I was going to keep my thoughts to myself on that topic, but since you asked...
I'm 87% sure I'm not a monster
I'm 63% sure that the experts should continue to discuss whether the kids can go back to school
Based on a lot of what I've seen on the internet lately, most people consider it impossible for a non-monster to think we should consider sending the kids back. Since you asked, I'm hoping that you'll hear me out.
For the kids to go back to school we really need to determine only one thing: Is the risk posed by SARS-CoV-2 greater than the other risks associated with sending them back to school. If it's not the biggest risk of sending them back, by all means send them.
But that one thing is made up of a lot of little things, and that's where it gets complicated.
- What is the risk of a child contracting SARS-CoV-2?
- What is the risk of a child getting seriously ill from SARS-CoV-2, once they've contracted it?
- What is the risk of a child bringing SARS-CoV-2 home from school and passing it to an at-risk family member?
Based on information reported by the CDC and the Mayo Clinic, school-age children (3-18) react differently to this virus than adults do. Why is unknown, but it is clear that they contract the virus less frequently and they get seriously ill much less frequently. More to the point, children that are not in a well defined, well understood group are actually at very little risk. That group, as many of you already know, comprises those with type-2 diabetes, congenital heart conditions, certain conditions affecting the nervous system or metabolism and a few, rare genetic mutations. If kids in this group are kept home at first, the risk to the kids appears to be less than other, pre-existing risks that we have always taken to send our kids to school. The risk is not zero, but it never was zero.
This still leaves open the issue of kids bringing the disease home to family members, some of whom may be in at-risk groups. And this is by far the weirdest part of this disease to me. It appears that children who have the virus are far less likely to spread the virus than are adults. As with all of the other differences between children and adults in this thing, we only have theories as to why; no one really knows. What is clear is that the overwhelming majority of children who have contracted the disease have caught it from an adult, and that very few people seem to have caught it from children. This is not just the strangest part of this epidemic; it is the hardest part of it to study. There's nothing worth citing; no p-values to report; just a lot of doctors reporting what they see and researches staring at each other with open mouths behind their masks.
With all of these unknowns, why consider it? Well... Before I go there, it actually gets worse.
As many of you have heard, there is a new strain of the virus. It is actually more contagious than the previous version (and appears to have replaced it, worldwide). It may be more accurate to say that it is more tenacious than the original strain, the point being that this is something that the researchers do understand. So all of the information that we have about the kids... how much of that applies to the new strain? We don't know yet.

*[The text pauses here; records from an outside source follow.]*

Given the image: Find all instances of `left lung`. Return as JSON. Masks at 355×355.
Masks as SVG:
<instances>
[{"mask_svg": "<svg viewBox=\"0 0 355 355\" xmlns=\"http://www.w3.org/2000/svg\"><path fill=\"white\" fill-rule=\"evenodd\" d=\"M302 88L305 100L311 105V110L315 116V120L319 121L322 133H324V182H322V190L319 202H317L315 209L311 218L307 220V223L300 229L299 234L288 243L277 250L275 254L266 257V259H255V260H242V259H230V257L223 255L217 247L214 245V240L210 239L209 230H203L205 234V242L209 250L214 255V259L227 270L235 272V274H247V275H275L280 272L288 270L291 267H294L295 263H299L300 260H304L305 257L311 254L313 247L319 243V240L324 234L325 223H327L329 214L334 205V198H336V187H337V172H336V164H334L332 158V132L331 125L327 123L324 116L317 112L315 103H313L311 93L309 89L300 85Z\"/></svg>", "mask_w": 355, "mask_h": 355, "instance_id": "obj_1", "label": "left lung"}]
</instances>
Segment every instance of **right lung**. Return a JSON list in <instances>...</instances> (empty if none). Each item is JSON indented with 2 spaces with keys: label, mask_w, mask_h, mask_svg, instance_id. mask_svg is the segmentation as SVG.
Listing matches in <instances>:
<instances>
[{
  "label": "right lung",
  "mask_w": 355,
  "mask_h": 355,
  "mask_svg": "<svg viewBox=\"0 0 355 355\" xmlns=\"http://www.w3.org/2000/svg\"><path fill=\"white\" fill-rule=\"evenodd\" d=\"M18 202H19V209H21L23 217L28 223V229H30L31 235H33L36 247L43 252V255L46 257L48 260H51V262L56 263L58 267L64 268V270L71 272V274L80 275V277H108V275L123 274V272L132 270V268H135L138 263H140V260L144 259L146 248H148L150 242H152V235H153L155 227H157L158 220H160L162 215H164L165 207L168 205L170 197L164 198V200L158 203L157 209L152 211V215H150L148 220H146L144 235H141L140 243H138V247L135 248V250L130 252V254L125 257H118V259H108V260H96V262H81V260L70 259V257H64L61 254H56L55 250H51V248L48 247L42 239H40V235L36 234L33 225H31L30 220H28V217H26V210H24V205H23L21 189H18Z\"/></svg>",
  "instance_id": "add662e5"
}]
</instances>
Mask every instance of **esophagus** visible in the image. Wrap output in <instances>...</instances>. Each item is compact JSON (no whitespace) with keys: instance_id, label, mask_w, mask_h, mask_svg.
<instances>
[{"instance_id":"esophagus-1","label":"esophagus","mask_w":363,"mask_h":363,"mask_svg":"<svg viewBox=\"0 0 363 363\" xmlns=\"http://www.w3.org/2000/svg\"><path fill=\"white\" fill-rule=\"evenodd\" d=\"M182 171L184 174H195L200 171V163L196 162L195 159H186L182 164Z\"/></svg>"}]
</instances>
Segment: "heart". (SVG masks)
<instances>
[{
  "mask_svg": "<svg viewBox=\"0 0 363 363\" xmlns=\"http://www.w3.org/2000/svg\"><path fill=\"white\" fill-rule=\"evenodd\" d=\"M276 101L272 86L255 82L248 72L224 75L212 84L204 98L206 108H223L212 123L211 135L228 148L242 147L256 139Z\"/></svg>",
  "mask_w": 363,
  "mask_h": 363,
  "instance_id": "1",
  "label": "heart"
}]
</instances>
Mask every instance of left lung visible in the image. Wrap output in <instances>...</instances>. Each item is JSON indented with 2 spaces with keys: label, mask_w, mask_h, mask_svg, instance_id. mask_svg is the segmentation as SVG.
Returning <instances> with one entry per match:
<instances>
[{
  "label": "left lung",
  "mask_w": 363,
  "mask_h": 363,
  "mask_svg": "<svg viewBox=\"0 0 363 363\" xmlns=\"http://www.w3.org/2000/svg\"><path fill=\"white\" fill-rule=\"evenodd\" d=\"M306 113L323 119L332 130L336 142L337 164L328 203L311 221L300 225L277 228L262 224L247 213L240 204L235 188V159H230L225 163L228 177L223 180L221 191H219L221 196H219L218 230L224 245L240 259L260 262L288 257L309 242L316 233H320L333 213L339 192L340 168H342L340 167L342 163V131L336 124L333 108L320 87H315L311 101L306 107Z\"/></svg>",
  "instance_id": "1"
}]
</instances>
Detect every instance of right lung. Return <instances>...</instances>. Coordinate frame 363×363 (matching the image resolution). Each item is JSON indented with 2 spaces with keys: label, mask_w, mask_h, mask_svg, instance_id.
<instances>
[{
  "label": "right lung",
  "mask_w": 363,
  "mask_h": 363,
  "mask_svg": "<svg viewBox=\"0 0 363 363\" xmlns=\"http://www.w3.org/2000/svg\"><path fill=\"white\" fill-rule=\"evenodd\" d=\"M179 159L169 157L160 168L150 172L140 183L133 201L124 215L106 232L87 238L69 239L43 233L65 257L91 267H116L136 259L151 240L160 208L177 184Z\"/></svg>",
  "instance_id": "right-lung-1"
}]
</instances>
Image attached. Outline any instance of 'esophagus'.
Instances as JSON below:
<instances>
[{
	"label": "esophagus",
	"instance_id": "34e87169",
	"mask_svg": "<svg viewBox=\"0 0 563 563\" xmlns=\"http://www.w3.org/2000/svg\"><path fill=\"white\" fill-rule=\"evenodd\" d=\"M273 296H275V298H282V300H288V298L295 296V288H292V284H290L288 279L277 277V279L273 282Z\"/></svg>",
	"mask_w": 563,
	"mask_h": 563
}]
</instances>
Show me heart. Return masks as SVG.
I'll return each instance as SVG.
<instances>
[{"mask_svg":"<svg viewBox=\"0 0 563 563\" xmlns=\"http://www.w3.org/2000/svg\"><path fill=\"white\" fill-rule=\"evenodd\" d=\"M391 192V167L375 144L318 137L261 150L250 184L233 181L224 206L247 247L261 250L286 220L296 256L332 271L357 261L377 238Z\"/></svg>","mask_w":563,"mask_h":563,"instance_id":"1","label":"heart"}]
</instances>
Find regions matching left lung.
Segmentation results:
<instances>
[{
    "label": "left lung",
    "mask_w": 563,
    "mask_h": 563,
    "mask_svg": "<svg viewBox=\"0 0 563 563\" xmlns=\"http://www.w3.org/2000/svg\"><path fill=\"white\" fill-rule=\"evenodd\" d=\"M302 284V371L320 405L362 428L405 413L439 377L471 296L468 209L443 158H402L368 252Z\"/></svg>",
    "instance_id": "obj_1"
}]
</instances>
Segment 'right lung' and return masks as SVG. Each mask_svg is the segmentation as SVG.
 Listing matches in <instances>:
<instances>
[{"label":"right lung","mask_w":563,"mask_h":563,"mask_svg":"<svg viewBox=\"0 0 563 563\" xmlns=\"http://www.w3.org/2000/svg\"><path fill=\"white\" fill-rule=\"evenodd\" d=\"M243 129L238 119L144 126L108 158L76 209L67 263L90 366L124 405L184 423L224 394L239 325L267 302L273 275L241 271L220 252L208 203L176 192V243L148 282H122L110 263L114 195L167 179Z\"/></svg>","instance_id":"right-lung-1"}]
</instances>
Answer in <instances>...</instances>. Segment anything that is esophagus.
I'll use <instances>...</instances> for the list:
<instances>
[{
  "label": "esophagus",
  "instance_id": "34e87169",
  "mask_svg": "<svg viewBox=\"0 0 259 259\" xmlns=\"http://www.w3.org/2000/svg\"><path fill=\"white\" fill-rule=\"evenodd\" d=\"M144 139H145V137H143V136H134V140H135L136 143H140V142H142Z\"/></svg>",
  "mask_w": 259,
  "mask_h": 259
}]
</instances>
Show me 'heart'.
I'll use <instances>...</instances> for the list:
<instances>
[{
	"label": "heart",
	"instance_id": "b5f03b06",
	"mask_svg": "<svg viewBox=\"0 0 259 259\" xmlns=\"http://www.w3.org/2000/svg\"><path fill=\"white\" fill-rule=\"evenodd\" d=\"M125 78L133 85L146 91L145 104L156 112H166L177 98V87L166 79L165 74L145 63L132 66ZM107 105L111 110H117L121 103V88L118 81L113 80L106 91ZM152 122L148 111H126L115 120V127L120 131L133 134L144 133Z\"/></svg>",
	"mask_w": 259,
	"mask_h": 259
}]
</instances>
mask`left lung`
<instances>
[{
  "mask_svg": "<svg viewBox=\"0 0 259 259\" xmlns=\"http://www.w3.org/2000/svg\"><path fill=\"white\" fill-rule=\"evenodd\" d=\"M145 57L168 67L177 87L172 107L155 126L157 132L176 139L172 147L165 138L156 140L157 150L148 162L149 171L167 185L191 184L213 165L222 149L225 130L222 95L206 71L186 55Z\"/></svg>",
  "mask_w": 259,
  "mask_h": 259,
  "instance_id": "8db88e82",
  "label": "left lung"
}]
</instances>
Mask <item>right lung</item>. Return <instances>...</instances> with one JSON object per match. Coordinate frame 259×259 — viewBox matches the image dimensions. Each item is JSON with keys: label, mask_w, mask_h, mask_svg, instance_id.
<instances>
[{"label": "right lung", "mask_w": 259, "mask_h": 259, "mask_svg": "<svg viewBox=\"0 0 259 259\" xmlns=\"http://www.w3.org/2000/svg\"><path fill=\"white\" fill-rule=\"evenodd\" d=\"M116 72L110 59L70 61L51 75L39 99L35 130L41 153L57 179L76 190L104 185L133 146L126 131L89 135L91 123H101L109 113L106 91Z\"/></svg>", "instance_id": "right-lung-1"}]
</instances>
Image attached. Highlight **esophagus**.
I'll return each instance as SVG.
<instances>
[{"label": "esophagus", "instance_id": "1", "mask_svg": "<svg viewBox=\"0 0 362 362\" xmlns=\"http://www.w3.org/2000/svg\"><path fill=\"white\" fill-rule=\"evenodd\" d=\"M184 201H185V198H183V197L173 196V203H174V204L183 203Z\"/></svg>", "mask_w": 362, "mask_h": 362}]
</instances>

So with all of that, how could anyone consider it?
Because in the time-line of this disease, a lot will change in the next two months, and then very little will change for a very long time.
This is not like SARS. It's not going to go away; it's not that kind of virus. But it's not quite like the common cold either (though some doctors are saying it is, the VAST majority disagree with that point of view). If you follow the curves of certain places (Spain, Italy, New York, New Jersey) and compare it to the curves in the current hot-spots like Florida and Texas, it looks like we may have a very different landscape in those places in a month. Many places around the world seem to be in a post-epidemic phase of the disease. The disease isn't gone; but it's not going to be filling hospitals any time soon. The same will soon be true of a lot of other places. But the virus is not going to disappear completely for a long time, probably for several years at least.
Once the post-epidemic phase is reached, the schools should be reopened (unless the newer strain is unlike the old one in ways we don't yet know, in which case we're boned no matter what). At that point, SARS-CoV-2 will not be the biggest risk associated with sending the kids back to school. The important thing to realize here is that every state, and in some states every city, will have a different date when that can happen. Florida appears that it MIGHT be peaking right now. California appears to be still climbing, fast. Though they appear to be neck and neck, they will have very different time-lines, going forward. Some states that haven't seen much of this yet may be on fire with it in October. The timing needs to be handled locally.
All I'm saying is that the experts should continue to monitor the situation and make the decision when they have enough information to make it, which is not now. If the bureaucrats in a given locale are inefficient enough to require 2-months-notice to make a decision (we should not accept this level of incompetence, though we've come to expect it), then let them decide to delay (or start with distance-learning), for now. But at some point we're going to know if the current trajectories are going to hold. At some point they'll have to go back. If we wait until this virus is gone, we may have failed an entire generation of kids so that we could save a number that may end up being fewer than the number who will die in bus accidents over that time. (Please don't do "math" on that to try to prove it "wrong". Note the use of the word "may" in that sentence and the fact that any of the numbers that you do the "math" with will be based on conjecture while I'm suggesting waiting until we have solid numbers on the new strain, which we'll have in a month).